--- Information supplied ---
Start of Block

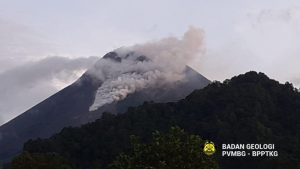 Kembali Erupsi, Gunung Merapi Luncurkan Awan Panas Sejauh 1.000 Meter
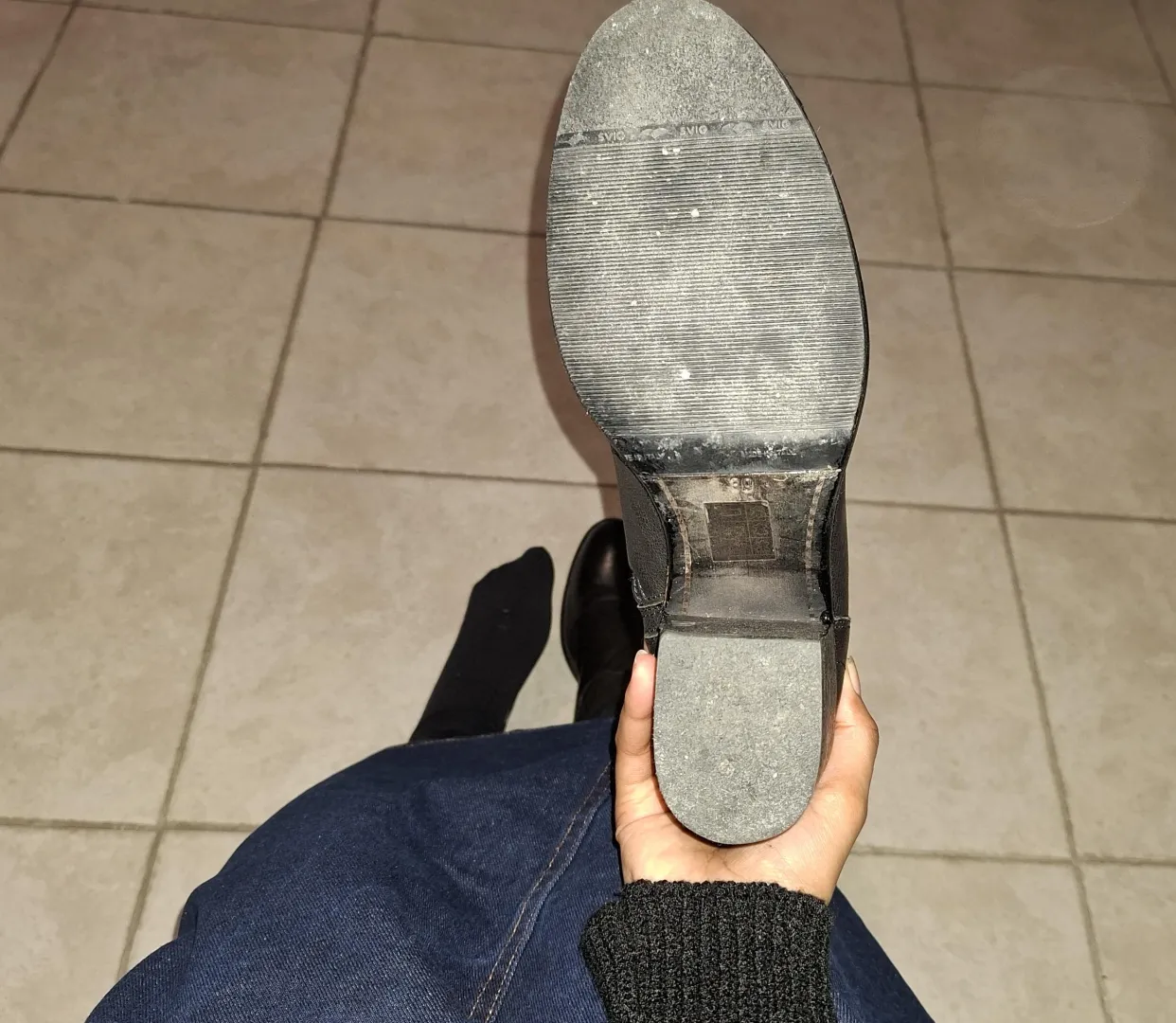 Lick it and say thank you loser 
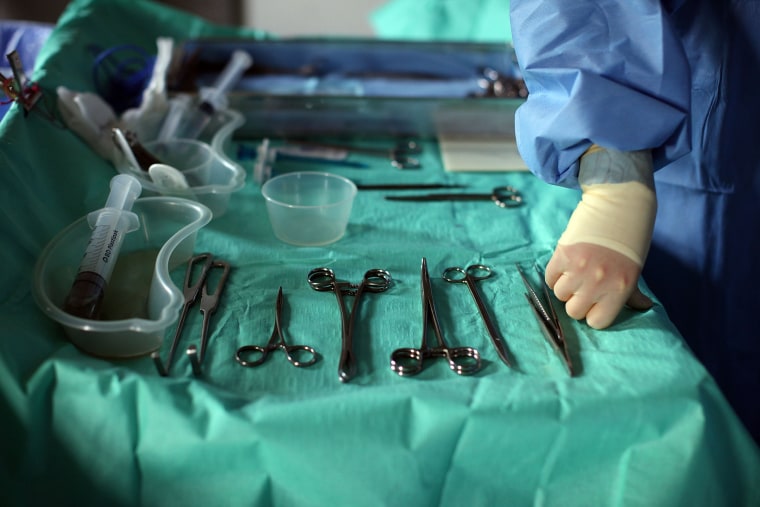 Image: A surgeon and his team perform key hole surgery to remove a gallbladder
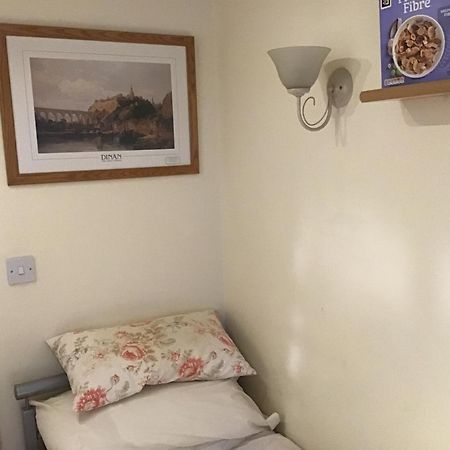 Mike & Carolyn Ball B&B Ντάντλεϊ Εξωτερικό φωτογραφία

End of Block
Start of Block

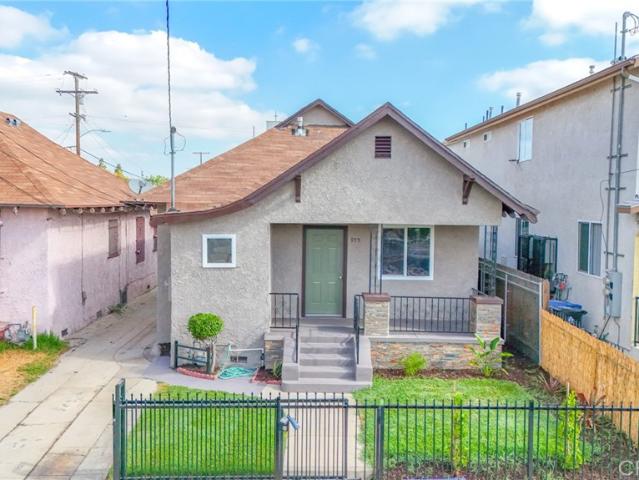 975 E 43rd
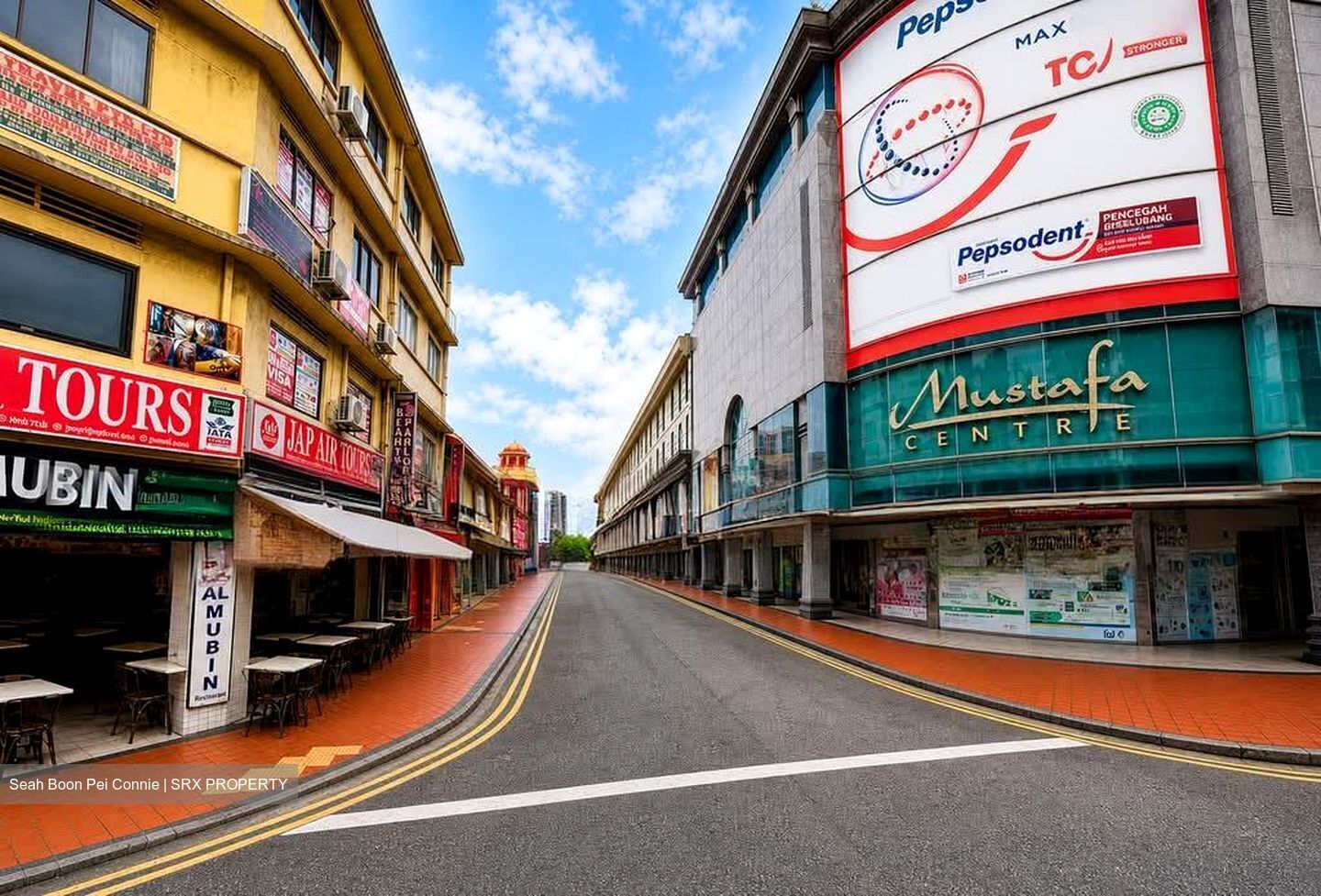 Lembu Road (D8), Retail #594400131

End of Block
Start of Block

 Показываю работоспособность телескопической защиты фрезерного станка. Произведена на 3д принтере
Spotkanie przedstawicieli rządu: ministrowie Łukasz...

End of Block

Please put the lines from the one containing "Показываю работоспособность телескопической" through the one containing "Spotkanie przedstawicieli rządu: ministrowie", both included, into a Markdown table with the columns Row and Text, leaving out any blank lines.

| Row | Text |
|---|---|
| 1 |  Показываю работоспособность телескопической защиты фрезерного станка. Произведена на 3д принтере |
| 2 | Spotkanie przedstawicieli rządu: ministrowie Łukasz... |